Esa imagen se quedó en la mente de Àlex Abril, entonces estudiante de negocios en Toulouse, y encendió la chispa de lo que hoy es Flipo, una startup que ha puesto patas arriba el mercado tradicional de las gafas.
La idea es simple y poderosa: ¿y si una sola montura pudiera transformarse en muchas? Flipo propone gafas 100% intercambiables, donde la montura principal se combina con varillas y clips intercambiables que permiten desde protección solar y filtro de luz azul hasta estilos distintos según el día o la ocasión.
Ese diseño modular desbloquea hasta 9.000 combinaciones posibles a partir de un mismo par.
Proyecto de éxito
Pasar de la idea al proyecto exigió encontrar un modelo funcional y atractivo. Flipo consolidó un sistema de sujeción patentado en 158 países que combina imán, retención mecánica y muelle de comprensión para garantizar confort y durabilidad.
Además, la marca optó por un enfoque híbrido de venta: gafas graduadas disponibles en ópticas asociadas y accesorios comercializados online, conectando lo físico y lo digital desde el inicio.
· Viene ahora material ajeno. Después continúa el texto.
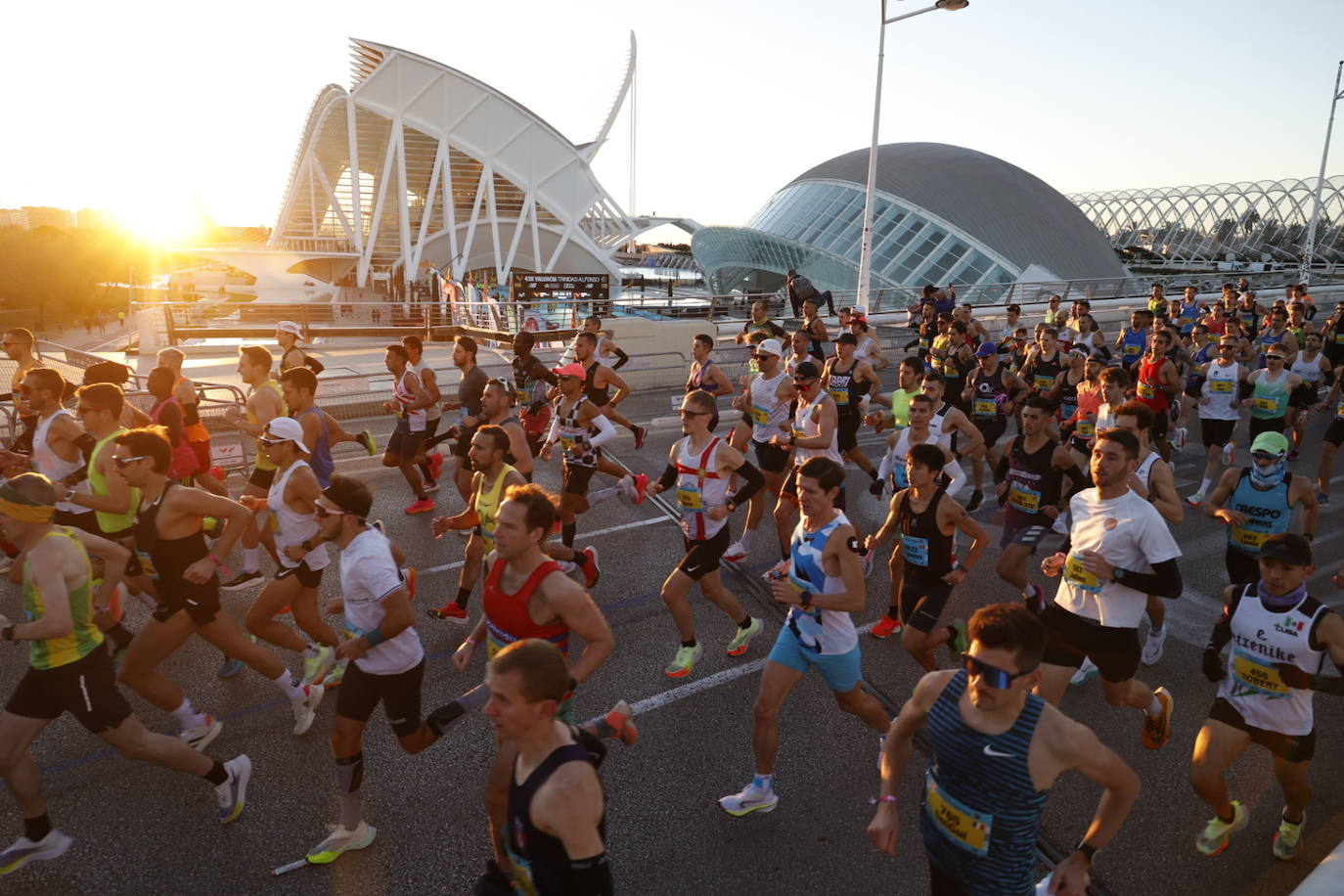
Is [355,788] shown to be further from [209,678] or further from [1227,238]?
[1227,238]

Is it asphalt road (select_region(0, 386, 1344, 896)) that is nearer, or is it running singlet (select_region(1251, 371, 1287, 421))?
asphalt road (select_region(0, 386, 1344, 896))

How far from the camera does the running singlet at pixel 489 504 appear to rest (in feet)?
15.5

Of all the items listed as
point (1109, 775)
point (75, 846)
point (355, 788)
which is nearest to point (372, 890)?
point (355, 788)

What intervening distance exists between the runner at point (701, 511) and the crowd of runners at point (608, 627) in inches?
0.8

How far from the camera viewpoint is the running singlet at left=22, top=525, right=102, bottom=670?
351cm

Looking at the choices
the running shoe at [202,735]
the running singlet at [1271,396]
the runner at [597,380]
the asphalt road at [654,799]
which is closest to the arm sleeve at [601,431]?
the runner at [597,380]

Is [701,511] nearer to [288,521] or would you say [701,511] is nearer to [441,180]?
[288,521]

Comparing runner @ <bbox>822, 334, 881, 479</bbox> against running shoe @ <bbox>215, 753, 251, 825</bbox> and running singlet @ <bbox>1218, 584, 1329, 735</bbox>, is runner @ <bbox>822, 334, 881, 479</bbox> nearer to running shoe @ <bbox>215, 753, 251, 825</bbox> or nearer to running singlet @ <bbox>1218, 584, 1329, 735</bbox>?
running singlet @ <bbox>1218, 584, 1329, 735</bbox>

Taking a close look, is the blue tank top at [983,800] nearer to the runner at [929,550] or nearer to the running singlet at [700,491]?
the runner at [929,550]

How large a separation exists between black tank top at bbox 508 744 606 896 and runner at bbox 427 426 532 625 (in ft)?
7.42

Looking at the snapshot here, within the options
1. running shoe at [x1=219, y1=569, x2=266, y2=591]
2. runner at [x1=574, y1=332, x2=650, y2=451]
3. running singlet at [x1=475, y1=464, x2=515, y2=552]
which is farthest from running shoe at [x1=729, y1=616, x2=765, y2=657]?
running shoe at [x1=219, y1=569, x2=266, y2=591]

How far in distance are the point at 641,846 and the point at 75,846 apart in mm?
2785

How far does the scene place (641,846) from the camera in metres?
3.87

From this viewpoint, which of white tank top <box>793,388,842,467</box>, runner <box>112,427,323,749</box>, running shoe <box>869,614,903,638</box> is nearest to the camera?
runner <box>112,427,323,749</box>
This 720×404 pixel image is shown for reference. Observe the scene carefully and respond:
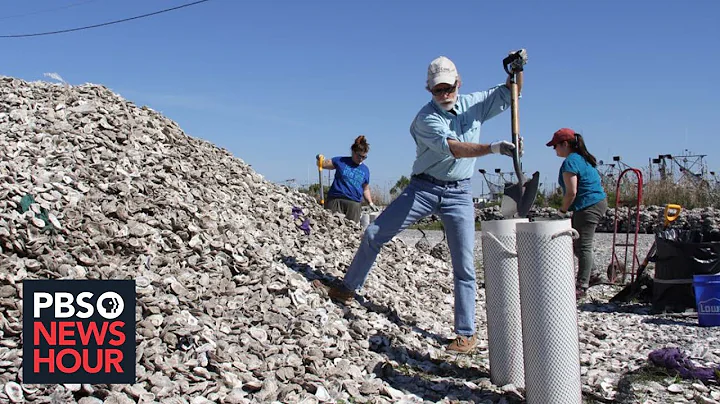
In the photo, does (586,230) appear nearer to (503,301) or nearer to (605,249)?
(503,301)

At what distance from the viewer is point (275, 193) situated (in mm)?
6992

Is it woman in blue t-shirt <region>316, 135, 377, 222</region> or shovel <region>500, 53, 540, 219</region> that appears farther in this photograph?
woman in blue t-shirt <region>316, 135, 377, 222</region>

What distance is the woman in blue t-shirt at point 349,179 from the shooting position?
25.2 feet

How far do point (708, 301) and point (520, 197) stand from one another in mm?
2521

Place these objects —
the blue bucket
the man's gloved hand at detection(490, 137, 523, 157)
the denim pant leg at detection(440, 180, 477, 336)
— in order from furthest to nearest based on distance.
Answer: the blue bucket
the denim pant leg at detection(440, 180, 477, 336)
the man's gloved hand at detection(490, 137, 523, 157)

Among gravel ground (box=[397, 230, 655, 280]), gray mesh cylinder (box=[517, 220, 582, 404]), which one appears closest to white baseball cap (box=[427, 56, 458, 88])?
gray mesh cylinder (box=[517, 220, 582, 404])

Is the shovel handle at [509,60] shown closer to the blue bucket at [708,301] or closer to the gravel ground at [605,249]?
the blue bucket at [708,301]

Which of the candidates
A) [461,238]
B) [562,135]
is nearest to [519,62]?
[461,238]

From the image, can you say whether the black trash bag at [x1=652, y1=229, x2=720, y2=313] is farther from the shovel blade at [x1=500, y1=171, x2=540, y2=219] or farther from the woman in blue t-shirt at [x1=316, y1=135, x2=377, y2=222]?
the woman in blue t-shirt at [x1=316, y1=135, x2=377, y2=222]

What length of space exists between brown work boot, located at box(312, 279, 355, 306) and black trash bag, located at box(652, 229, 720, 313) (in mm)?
3029

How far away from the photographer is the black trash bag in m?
5.56

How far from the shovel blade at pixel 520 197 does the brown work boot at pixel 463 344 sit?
97 cm

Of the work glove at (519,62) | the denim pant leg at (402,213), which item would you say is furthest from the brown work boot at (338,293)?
the work glove at (519,62)

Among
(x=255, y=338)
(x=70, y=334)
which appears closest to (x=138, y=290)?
(x=70, y=334)
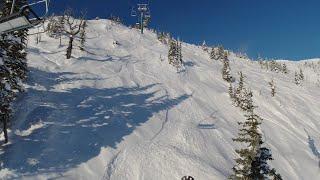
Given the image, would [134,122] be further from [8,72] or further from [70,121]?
[8,72]

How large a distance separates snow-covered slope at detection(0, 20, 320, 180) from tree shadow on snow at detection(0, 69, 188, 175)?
0.26 ft

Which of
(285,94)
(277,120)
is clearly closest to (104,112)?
(277,120)

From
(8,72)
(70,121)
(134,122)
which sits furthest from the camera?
(134,122)

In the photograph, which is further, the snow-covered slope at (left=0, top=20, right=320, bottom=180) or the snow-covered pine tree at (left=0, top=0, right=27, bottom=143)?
the snow-covered slope at (left=0, top=20, right=320, bottom=180)

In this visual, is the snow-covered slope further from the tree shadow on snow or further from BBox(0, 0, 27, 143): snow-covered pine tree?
BBox(0, 0, 27, 143): snow-covered pine tree

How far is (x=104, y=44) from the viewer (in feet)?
247

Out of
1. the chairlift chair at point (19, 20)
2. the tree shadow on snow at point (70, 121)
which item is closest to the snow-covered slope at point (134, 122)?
the tree shadow on snow at point (70, 121)

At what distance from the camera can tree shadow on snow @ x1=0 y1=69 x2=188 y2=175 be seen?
31375 millimetres

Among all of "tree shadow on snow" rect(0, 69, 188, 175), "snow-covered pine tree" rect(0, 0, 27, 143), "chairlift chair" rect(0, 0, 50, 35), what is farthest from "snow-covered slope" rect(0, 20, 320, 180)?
"chairlift chair" rect(0, 0, 50, 35)

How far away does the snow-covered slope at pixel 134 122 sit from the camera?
32.5 meters

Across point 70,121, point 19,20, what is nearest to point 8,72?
point 70,121

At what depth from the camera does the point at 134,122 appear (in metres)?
41.0

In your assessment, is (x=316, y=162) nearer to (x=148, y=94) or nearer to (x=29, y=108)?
(x=148, y=94)

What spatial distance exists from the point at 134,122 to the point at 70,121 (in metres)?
6.33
Ese enfoque ha dado frutos. En apenas tres años la startup ha vendido unas 30.000 gafas y cuenta con más de 50 empleados y una red de más de 500 ópticas asociadas en España, Italia y Portugal, apoyándose en el comercio local e independiente.
Más allá de lo estético
El impacto de Flipo va más allá de la moda: busca reducir el desperdicio y el coste para el consumidor. En vez de comprar múltiples gafas según estación, función o tendencia, con una sola montura modular la persona puede adaptarse y evolucionar.
Hoy, con presencia física en Europa consolidada y con acuerdos en Sudáfrica, Arabia Saudí y Costa Rica, Flipo prepara su salto a México y otros mercados globales, llevando su visión de gafas sostenibles y personalizables a nuevos públicos.